● WHAT THE TASK REQUIRES
Every line below containing the word "lungs" should be found and copied.

● Collected data entries
┏━━

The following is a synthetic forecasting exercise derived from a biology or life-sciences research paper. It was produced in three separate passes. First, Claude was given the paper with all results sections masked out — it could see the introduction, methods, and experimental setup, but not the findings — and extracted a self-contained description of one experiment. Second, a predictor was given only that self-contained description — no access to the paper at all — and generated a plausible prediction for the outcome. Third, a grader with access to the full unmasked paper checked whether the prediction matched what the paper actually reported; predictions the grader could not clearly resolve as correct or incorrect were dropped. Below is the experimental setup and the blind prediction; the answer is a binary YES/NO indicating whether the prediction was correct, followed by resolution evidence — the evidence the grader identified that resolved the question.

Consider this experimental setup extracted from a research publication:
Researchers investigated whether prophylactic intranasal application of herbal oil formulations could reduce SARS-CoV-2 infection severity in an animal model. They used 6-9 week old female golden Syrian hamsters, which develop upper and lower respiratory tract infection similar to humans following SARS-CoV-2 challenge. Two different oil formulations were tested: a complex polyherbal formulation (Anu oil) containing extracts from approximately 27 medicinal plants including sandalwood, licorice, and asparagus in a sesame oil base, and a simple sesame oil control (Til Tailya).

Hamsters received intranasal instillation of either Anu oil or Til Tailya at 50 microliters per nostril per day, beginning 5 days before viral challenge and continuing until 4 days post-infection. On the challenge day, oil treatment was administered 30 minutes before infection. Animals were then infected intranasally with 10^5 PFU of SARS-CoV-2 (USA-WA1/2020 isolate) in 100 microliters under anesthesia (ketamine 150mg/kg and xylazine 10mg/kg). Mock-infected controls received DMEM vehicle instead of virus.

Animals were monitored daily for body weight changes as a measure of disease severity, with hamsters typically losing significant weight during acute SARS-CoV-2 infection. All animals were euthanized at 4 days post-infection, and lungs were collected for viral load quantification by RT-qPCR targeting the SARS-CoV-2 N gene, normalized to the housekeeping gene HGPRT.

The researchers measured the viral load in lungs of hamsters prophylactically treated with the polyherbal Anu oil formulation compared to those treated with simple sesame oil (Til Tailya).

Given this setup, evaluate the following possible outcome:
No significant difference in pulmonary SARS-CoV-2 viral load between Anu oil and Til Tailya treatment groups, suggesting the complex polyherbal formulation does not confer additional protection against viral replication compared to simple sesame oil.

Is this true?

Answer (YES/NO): NO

┗━━

● WORKED SOLUTION
Animals were monitored daily for body weight changes as a measure of disease severity, with hamsters typically losing significant weight during acute SARS-CoV-2 infection. All animals were euthanized at 4 days post-infection, and lungs were collected for viral load quantification by RT-qPCR targeting the SARS-CoV-2 N gene, normalized to the housekeeping gene HGPRT.
The researchers measured the viral load in lungs of hamsters prophylactically treated with the polyherbal Anu oil formulation compared to those treated with simple sesame oil (Til Tailya).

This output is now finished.